Eko — Incident Playbook
This document defines how to identify, triage, and resolve incidents in the Eko system.
An incident is any situation where Eko fails to meet its product guarantees: accuracy, reliability, or trust.
Incident Severity Levels
SEV-1 — Critical
User trust or core functionality is actively compromised.
Examples:
- False positives flooding users
- Meaningful changes not being detected across many URLs
- Summaries violating fair-use constraints
- System-wide worker failure
Response: Immediate
SEV-2 — Degraded
Partial loss of functionality or quality.
Examples:
- Delayed checks
- Increased false positives on a subset of URLs
- One worker type failing while others continue
Response: Same day
SEV-3 — Minor
Localized or low-impact issues.
Examples:
- Single URL behaving unexpectedly
- Intermittent fetch failures
- Cosmetic admin issues
Response: Next scheduled maintenance window
Incident Triage Checklist
When an incident is reported or detected:
-
Confirm scope
- Single URL or many?
- One user or systemic?
-
Classify severity (SEV-1 / SEV-2 / SEV-3)
-
Identify failure class
- Ingestion (fetch, clustering, images)
- Fact extraction (AI output, schema, cost)
- Validation (tier checks, confidence, status)
- Queue / scheduling
-
Stabilize first
- Pause affected jobs if needed
- Prefer suppression over noisy output
Fast Diagnostic Routing
Before deep investigation, ask one question:
- Is the input wrong? (fetch, clustering, images) → Ingestion worker
- Are facts wrong? (AI output, schema, cost) → Fact extraction worker
- Is verification wrong? (tier checks, confidence, status) → Validation worker
- Are jobs not flowing? (queues, retries, stuck) → Queue
This prevents debugging the wrong layer.
Common Failure Classes
False Positives
Symptoms:
- Users receive alerts for trivial or cosmetic changes
Actions:
- Verify against the meaningful change spec
- Inspect section hashes for instability
- Increase suppression thresholds if needed
Principle: Silence is preferable to noise.
Missed Changes
Symptoms:
- Known page changes not surfaced
Actions:
- Confirm change persisted between checks
- Review normalization rules
- Verify cadence alignment
Worker Failures
Symptoms:
- Checks not running
- Backlog in queues
Actions:
- Inspect queue depth
- Restart affected workers
- Confirm environment variables and credentials
Fair-Use Violations
Symptoms:
- Summaries contain excessive quotation
- Output feels like page replacement
Actions:
- Immediately halt affected summaries
- Review summarization prompts
- Reduce excerpt limits
Priority: Always treat as SEV-1
Communication Guidelines
- Be factual and calm
- Avoid speculation
- Acknowledge uncertainty when present
- Never blame monitored sites
User trust is preserved through transparency, not speed alone.
Post-Incident Review
After resolution:
- Document what happened
- Identify root cause
- Note prevention steps
- Update runbooks or specs if needed
Incidents are learning opportunities, not failures.
Final Rule
When in doubt:
Protect user trust first, completeness second.

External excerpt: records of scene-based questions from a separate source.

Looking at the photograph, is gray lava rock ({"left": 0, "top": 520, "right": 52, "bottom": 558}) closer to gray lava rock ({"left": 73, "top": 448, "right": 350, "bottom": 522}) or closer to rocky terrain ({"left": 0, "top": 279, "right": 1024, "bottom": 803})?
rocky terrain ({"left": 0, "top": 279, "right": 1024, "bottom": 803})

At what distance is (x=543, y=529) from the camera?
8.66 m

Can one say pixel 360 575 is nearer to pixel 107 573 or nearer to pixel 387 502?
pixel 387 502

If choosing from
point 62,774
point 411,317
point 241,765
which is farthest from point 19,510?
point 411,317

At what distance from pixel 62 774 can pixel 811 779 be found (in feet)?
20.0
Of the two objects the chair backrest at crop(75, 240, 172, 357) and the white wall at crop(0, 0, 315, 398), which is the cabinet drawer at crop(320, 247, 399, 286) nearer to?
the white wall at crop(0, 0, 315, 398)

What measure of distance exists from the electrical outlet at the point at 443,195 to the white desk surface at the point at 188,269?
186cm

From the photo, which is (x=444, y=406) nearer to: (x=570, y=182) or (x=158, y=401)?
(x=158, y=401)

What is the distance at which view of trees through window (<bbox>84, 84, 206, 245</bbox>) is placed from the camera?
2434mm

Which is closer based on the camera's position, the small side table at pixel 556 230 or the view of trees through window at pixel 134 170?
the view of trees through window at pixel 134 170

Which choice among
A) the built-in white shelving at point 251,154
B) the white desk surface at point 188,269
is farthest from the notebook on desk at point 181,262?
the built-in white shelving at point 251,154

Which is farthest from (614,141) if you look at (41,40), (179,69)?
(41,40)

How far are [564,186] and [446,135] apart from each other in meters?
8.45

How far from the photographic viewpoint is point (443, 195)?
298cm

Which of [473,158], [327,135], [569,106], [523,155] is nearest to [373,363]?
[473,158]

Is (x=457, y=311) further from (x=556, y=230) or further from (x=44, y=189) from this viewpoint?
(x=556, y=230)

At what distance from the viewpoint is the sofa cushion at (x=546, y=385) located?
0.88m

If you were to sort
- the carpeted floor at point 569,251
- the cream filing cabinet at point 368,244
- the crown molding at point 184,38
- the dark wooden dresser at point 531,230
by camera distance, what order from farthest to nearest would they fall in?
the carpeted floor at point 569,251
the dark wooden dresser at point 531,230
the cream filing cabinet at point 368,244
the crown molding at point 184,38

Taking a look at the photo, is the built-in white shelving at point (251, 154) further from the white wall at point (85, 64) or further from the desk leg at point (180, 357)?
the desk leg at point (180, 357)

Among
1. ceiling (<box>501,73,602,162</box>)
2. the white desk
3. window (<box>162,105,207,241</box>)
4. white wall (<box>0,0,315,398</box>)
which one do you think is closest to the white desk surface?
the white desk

Stop Conditions (Safety First)
Halt Immediately (Hard Stop)
Trigger if any are true:
- Summaries violate fair-use constraints at scale
- Output risks replacing the source page
- Storage or diff corruption is possible
- Retry storms threaten platform stability
Action: Pause affected workers and suppress output.
Degrade Gracefully
Use when harm can be contained:
- Ingestion unstable → skip downstream extraction
- Fact extraction unreliable → hold facts in draft status
- Validation suspect → suppress publication, keep facts gated
Resume only after spot-checking correctness.
Related Runbooks
Use these runbooks for deeper, component-level response once the incident is classified:
- Queue health issues (backlogs, retries, stuck jobs): queue.md
- Scheduling issues (cron, dispatch timing): scheduling.md
For V1 subsystem references (tracker, render, summarization), see the archived runbooks at docs/docs_archive/runbooks-v1/.